In we go, to magic: vibrant blue so blue the liquid concentration of blue essence, and iridescent; it is as if the source of light were not the sky but the molten center of the earth .. and God moves among the mirrored waters. And then out we go, to a communal intake of breath. Too short a time in silvered sapphire waters.

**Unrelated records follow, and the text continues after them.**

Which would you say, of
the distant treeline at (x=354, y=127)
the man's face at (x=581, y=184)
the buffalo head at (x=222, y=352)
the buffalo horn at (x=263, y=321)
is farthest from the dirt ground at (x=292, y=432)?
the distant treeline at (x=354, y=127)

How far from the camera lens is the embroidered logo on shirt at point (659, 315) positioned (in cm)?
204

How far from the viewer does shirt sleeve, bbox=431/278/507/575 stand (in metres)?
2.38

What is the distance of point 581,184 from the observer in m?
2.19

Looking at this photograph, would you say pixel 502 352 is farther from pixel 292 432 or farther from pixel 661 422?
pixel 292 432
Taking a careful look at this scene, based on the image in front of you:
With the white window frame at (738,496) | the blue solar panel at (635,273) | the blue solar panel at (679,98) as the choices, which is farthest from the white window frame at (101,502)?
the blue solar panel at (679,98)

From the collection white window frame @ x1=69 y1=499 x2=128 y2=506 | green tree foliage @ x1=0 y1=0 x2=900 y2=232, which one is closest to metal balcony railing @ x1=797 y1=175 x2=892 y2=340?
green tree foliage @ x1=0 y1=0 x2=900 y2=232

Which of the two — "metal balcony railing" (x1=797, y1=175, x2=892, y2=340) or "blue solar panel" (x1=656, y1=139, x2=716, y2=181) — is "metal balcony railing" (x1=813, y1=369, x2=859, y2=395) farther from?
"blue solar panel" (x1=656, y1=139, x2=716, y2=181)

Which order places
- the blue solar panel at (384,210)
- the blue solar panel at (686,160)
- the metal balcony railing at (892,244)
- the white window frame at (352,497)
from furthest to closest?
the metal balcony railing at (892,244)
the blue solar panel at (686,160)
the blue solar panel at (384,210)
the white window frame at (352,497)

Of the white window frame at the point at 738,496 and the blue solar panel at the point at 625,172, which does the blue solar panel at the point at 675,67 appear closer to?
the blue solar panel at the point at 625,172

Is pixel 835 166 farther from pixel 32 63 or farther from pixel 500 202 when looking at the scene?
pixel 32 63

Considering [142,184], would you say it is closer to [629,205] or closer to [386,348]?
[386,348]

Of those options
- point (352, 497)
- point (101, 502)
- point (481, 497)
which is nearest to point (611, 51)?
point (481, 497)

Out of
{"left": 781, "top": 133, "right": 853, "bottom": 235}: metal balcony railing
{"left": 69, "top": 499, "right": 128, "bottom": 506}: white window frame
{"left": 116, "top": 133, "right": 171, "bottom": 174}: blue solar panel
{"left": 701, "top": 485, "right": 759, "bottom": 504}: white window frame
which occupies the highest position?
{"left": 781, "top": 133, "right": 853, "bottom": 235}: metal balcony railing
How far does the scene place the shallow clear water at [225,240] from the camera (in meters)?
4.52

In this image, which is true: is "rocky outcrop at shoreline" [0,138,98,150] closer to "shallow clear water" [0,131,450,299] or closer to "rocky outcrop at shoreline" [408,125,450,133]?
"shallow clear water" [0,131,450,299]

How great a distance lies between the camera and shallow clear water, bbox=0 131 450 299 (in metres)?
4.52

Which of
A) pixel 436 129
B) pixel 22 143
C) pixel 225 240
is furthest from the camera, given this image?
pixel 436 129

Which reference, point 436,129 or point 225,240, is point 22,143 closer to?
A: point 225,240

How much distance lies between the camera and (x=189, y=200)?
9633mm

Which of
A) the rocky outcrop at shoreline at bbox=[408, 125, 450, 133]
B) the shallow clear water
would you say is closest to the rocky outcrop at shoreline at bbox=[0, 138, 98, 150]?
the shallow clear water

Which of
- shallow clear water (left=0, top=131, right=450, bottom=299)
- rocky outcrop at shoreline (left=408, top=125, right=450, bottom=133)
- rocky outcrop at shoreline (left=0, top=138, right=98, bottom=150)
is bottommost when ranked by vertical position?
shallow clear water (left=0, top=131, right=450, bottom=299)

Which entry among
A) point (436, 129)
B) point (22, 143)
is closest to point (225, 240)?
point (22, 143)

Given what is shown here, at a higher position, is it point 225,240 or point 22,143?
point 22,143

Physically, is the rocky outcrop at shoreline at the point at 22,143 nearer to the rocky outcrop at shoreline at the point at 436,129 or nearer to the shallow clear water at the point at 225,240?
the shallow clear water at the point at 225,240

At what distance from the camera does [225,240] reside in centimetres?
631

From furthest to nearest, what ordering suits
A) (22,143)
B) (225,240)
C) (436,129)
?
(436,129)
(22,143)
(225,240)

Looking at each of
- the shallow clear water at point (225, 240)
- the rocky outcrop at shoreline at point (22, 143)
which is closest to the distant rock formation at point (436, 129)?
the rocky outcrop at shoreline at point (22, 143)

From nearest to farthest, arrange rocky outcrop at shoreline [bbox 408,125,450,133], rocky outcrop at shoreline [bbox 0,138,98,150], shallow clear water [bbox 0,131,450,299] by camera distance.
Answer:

Tacitus says it was not so much the perfection of climate that charmed rotten Tiberius, who spent the last ten years of his life in debauchery on Capri, as the seclusion and inaccessibility of the island. And one still feels it, feels cut off from the rest of the world—though cars careen on roller-coaster roads, on one side the rock, on the other the precipice. In the coolness of the arched streets, in those streets where sobriety and intoxication fight for equal time, one feels it. Among the confused shining of hot cliffs one feels it. One feels it mostly as a blessing, but occasionally as a haunting. From a promontory in Capri Tiberius threw his victims to the sea, and there a band of Roman men received them and broke their bones with clubs and oars.
This is Italy.
Who are your favorite writers in Italian or in English about Italy? I want to know. Leave your comments below.
Copyright © 2022 Stacey Eskelin
Just bought the book based on your elegiac recommendation.
Great post! I’m going to have to get the books by Barbara Grizzuti Harrison. One of my favorite Italian authors with beautiful luminous writing is Marlena de Blasi. It is a joy for me to wander through her worlds. And I live in Napoli.